In response, the government claimed in an affidavit before the High Court that it did not have the houses to accommodate the residents but could pay a rent of Rs 843 per household per month. The judges reportedly expressed shock at the meagre figure and asked the government to recalculate the quantum of rent.

On 3 April 2019, in what was perceived as a major victory for the movement, the High Court criticised the government's inaction and directed it to deposit ₹15,000 per household every month as rent and an additional ₹45,000 per household as refundable deposit in the bank accounts of the residents and other project affected persons (PAPs). The court said in its order that every citizen had the right to live in a pollution free area according to Article 21 of the constitution and that "If rehabilitation is not done in a correct spirit then it will affect their rights guaranteed under the Indian Constitution".
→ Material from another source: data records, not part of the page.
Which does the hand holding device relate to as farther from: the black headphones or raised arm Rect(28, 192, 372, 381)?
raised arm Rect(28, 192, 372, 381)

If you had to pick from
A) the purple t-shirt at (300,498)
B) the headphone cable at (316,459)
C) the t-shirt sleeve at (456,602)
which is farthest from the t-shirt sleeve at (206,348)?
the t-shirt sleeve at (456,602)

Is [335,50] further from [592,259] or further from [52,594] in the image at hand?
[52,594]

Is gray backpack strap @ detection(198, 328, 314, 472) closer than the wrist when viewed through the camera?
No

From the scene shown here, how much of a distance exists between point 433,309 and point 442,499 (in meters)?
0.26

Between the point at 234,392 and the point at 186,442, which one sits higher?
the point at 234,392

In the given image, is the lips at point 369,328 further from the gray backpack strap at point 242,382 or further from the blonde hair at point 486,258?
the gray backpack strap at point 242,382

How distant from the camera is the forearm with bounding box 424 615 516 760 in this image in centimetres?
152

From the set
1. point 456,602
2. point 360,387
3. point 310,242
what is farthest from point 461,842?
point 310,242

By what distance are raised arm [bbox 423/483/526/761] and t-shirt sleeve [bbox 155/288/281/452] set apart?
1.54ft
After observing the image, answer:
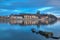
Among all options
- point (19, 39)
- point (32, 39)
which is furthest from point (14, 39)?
point (32, 39)

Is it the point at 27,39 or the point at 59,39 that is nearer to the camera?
the point at 59,39

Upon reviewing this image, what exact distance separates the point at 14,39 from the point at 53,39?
2960 mm

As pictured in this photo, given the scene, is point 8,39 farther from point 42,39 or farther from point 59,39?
point 59,39

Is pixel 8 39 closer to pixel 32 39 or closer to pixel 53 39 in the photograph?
pixel 32 39

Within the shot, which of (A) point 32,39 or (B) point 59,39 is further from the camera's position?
(A) point 32,39

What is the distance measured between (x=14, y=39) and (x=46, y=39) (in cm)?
244

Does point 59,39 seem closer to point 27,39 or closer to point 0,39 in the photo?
point 27,39

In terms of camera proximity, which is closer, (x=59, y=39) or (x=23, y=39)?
(x=59, y=39)

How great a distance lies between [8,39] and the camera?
13.6m

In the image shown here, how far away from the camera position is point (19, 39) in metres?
13.5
Soon after on 16 May, the BMC stated its intention to move the Supreme Court against the High Court order, claiming that it did not have the required funds to compensate every family and that doing so would entitle every other Project Affected Person to monetary compensation, "which is against [the BMC's] policy".

A special leave petition (SLP) was filed in the Supreme Court by the BMC against the Bombay High Court's compensation order on 22 May. and the Supreme Court granted a stay on the judgement on 24 May. Activist Bilal Khan, working with Ghar Bachao Ghar Banao Andolan alleged that the BMC had misled the Supreme Court, submitting before the bench "old reports" rather than the more recent ones, which paint an increasingly deteriorating picture of Mahul. On 22 July 2019, the Supreme Court disposed the SLP filed by BMC and upheld the order of the Bombay High Court.

The matter was heard at the Bombay High Court again by Chief Justice Pradeep Nandrajog and Justice Bharati Dangre. On 23 September 2019, the court concluded the hearing and upheld the previous order of the same court directing immediate shifting of the affected residents or to pay rent for every household till proper rehabilitation is provided. It also restricted the government from sending anymore PAPs or slum dwellers to be shifted to Mahul owing to the continued high levels of pollution and deplorable living conditions. A period of 12 weeks was given to comply with this order.

=== Relief to residents ===
On 6 March 2020, after almost three years of struggle, 288 families received allotment in alternate homes in MHB Colony, Gorai

== During Covid-19 ==
As the pandemic hit the city, the BMC floated the idea for setting up quarantine centres in Mahul, MMRDA colonies. On 3 April 2020, a joint statement was issued and submitted to the government by doctors, lawyers, residents and activists explaining the perils of doing so given the toxic water and air quality along with the poor ventilation system of the buildings. In early May, the BMC shifted suspected and high risk residents of M-East Ward to Videocon Colony, near the MMRDA buildings, for quarantine. The conditions at the quarantine centre were appalling. An uninhabited structure, the water works were still not finished. Those quarantined languished without water in the toilets for the first 5 days.

The BMC also planned to shift the COVID-19 positive prison inmates of Arthur Road Jail, Byculla to Mahul for quarantine. A PIL was filed by the mother of an inmate, Sharda Tevar and Ghar Bachao Ghar Banao Andolan against this move. It would be counter productive to shift patients with respiratory disease to a heavily polluted place it was argued. The Bombay HC, on 15 May 2020, directed the municipal corporation to not use Mahul as quarantine centres without the court's permission and only to use it as a last resort. The division bench was presided by Chief Justice Dipankar Datta and Justice A A Sayed, who gave the judgement via videoconferencing. By end of May, the BMC appealed to the High Court to allow use of 11 buildings of MMRDA Colony, Mahul for quarantine. Chief Justice Dipankar Datta and Justice K K Tated heard the petition. In a rejoinder, Ghar Bachao Ghar Banao Andolan has argued that there have been 11 deaths due to COVID-19 in Mahul and it would not make any logical sense to shift more patients here.